Once seen as a curiosity, AI job interviews have grown in popularity as startups look to build businesses on top of the surprising capabilities shown by platforms like OpenAI. The industry is still small, and the jobs affected are often large-scale roles where companies need to sift through thousands of applicants at once. But as companies scramble for ways to integrate AI into their business, experiences like that of Tan are set to become commonplace.

“They don’t get angry or have a bad mood…it doesn’t matter what skin color you have, where you’re from, or what your accent is.”

The idea of using large language models to further automate the hiring process has already caught fire in the U.S. corporate world. A 2023 survey of 1,000 human-resources workers by the U.S. firm ResumeBuilder found that 10% of companies were already using AI in the hiring process, and another 30% planned to start the following year. The research firm Gartner listed natural-language chatbots as one of 2023’s key innovations for the recruiting industry, designating the technology as experimental but promising.

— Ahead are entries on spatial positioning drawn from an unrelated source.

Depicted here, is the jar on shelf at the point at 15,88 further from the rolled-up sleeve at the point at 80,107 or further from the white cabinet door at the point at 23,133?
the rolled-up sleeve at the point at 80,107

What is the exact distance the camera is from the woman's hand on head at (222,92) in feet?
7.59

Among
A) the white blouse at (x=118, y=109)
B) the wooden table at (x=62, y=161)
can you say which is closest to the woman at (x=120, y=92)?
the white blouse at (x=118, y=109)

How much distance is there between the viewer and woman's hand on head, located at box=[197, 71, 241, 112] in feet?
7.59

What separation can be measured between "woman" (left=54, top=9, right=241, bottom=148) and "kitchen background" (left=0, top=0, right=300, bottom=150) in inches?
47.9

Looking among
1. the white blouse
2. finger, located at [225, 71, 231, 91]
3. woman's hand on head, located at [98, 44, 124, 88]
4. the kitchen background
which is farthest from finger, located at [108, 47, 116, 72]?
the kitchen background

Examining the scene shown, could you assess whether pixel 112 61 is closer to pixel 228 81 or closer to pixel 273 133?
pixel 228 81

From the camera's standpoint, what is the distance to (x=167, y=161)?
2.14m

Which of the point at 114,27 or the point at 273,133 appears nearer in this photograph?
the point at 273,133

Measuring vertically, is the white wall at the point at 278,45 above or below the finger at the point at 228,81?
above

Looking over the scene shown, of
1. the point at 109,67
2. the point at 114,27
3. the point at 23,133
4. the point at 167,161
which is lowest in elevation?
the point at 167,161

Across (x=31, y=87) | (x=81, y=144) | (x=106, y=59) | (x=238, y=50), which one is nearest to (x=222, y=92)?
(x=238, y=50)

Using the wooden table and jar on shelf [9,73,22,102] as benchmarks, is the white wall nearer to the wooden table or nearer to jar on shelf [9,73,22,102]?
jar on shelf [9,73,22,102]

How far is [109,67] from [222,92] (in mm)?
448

The practice now appears to be catching on in China and India. Alongside Tan’s experience, applicants at firms like Siemens, China Mobile, and Estee Lauder have recently reported AI-powered interviews in China, according to social media posts. (None of the three companies responded to a request for comment.) MoSeeker, a Chinese AI recruitment system provider, performs hundreds of thousands of automated interviews each year, and lists multinationals including Disney and Mars among its clients. Platforms like Talently.ai, Instahyre and Intervue are among a number of Indian companies using AI in the hiring process.

There are a variety of ways to automate the hiring process. The first step is simply to standardize the list of questions asked in the initial interview, a measure often adopted as an effort to fight cultural biases. Once the questions are standardized, there’s only minimal benefit to human presence. Companies often transition from in-person interviews to remote Zoom calls, then to a pre-recorded video of a human, and finally to a fully computer-generated avatar. A Harvard Business School article described this range of options as “the depersonalization spectrum.”

The rise of generative AI platforms like OpenAI and Anthropic allows companies to automate the process even further, adding responsive follow-up questions through the platforms’ natural language systems. Talently.ai is one such service, converting interview answers into text and using prompt engineering to generate a response. Founder Qasim Salam told Rest of World his company can save clients as much as 80% of the work hours necessary to fill a role.

Salam is confident that AI interviewers are less biased than humans. “They don’t get angry or have a bad mood when they’re conducting these interviews and disregard a candidate because of that,” he said. “It doesn’t matter what skin color you have, where you’re from, or what your accent is … So it purely assesses candidates on merit.”

“The more data we give it, the more potential there is for bias.”